この記事では、「土一揆」と「百姓一揆」の違いを分かりやすく説明していきます。
2つの言葉には、どのような意味と違いがあるでしょうか。
「土一揆」とは?
「土一揆」は「つちいっき」または「どいっき」と読みます。
「徳政一揆(とくせいいっき)」という別名もあります。
「土一揆」は、「室町中期に、畿内を中心に頻発した、農民と地侍の武装蜂起のこと」という意味があります。
畿内とは、現在の関西地方を指します。
室町時代の中ごろに、農民と地侍が、年貢の減免や徳政を要求して、荘園領主や守護大名、酒屋・土倉などの高利貸しと武力で争いました。
ちなみに「徳政(とくせい)」は、年貢の免除などを指す言葉です。
この当時は、農民たちが「惣(そう)」という農民による自治的な組織が誕生していました。
「惣」が誕生すると、それまでは領主や大名の言いなりだった農民が、政治的な要求を行うようになり、「一揆」という連帯組織を作るようになります。
この「一揆」による、領主らに対する政治的要求を、「土一揆」と呼ぶようになります。
「土一揆」という名前は、この当時の農民を、「土民(どみん)」と称していたことに由来します。
「土一揆」の要求はほとんどの場合、「徳政の実施」だったとされ、免税を求める「徳政一揆」と呼ばれることもあります。
「百姓一揆」とは?
「百姓一揆」は「ひゃくしょういっき」と読みます。
「百姓一揆」は、「江戸時代に、農民が領主や代官に対して、集団で反抗した運動や暴動のこと」という意味があります。
江戸時代の領主や代官は、「悪代官(あくだいかん)」という言葉があるように、悪政を敷いたり、過重な年貢を農民に課すことが度々ありました。
これに起こった農民が、暴動や強訴、越訴、逃散、打ち毀しなどの形を取り、反抗しました。

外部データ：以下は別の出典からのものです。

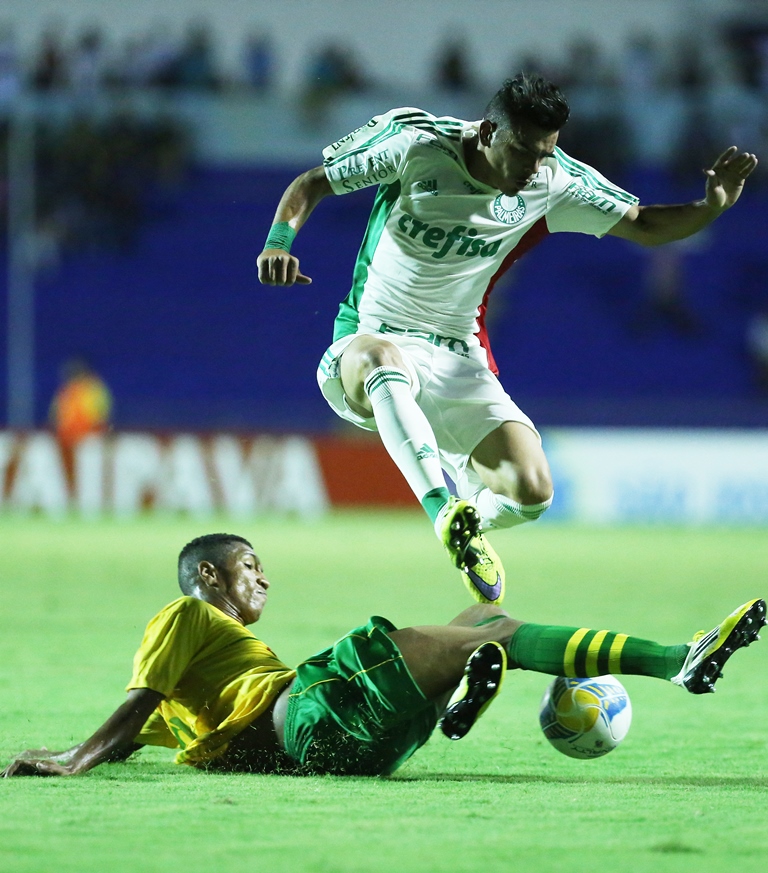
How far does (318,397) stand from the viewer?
24031 millimetres

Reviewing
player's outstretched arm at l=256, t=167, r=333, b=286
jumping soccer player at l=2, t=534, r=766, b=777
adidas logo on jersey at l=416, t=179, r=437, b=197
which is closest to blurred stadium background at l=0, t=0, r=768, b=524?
adidas logo on jersey at l=416, t=179, r=437, b=197

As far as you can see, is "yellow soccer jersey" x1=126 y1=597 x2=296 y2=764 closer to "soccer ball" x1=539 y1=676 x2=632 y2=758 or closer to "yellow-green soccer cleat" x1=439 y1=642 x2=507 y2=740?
"yellow-green soccer cleat" x1=439 y1=642 x2=507 y2=740

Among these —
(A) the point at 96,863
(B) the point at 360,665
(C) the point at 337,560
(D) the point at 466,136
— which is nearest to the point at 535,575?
(C) the point at 337,560

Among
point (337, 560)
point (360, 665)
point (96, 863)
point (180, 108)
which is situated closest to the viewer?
point (96, 863)

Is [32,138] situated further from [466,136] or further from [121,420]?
[466,136]

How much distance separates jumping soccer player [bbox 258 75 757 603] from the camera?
5.89 metres

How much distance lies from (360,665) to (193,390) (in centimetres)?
1973

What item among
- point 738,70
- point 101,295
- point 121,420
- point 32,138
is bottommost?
point 121,420

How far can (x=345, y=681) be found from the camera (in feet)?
15.2

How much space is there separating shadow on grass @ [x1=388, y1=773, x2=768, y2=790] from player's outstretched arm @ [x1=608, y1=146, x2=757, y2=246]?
2.68m

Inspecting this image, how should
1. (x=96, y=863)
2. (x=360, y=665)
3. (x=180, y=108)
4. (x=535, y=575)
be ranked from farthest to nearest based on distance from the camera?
(x=180, y=108) < (x=535, y=575) < (x=360, y=665) < (x=96, y=863)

「強訴(ごうそ)」には、農民が領主に対して年貢減免などを要求することという意味があり、「越訴(おっそ)」には、管轄の役人を越えて、上級の役人に提訴することを指します。
また「逃散(ちょうさん)」には、領主への対抗手段として、村をあげて耕作を放棄し、山野や他の領地に逃亡することを指します。
さらに「打ち毀し」には、集団で豪商や金貸しなどの家屋を破壊し、米や銀などを奪ったことを指します。
「土一揆」と「百姓一揆」の違い
「土一揆」と「百姓一揆」の違いを、分かりやすく解説します。
「土一揆」と「百姓一揆」は、どちらも農民による武力蜂起などを意味する言葉という共通点があります。
ただし、「土一揆」は室町時代に起こった一揆を指す言葉なのに対して、「百姓一揆」は、江戸時代の一揆を指す言葉という違いがあります。
まとめ
「土一揆」と「百姓一揆」の違いについて見てきました。
2つの言葉の意味と違いを知ることで、室町時代、江戸時代の農民の姿が透けて見えてくるかもしれません。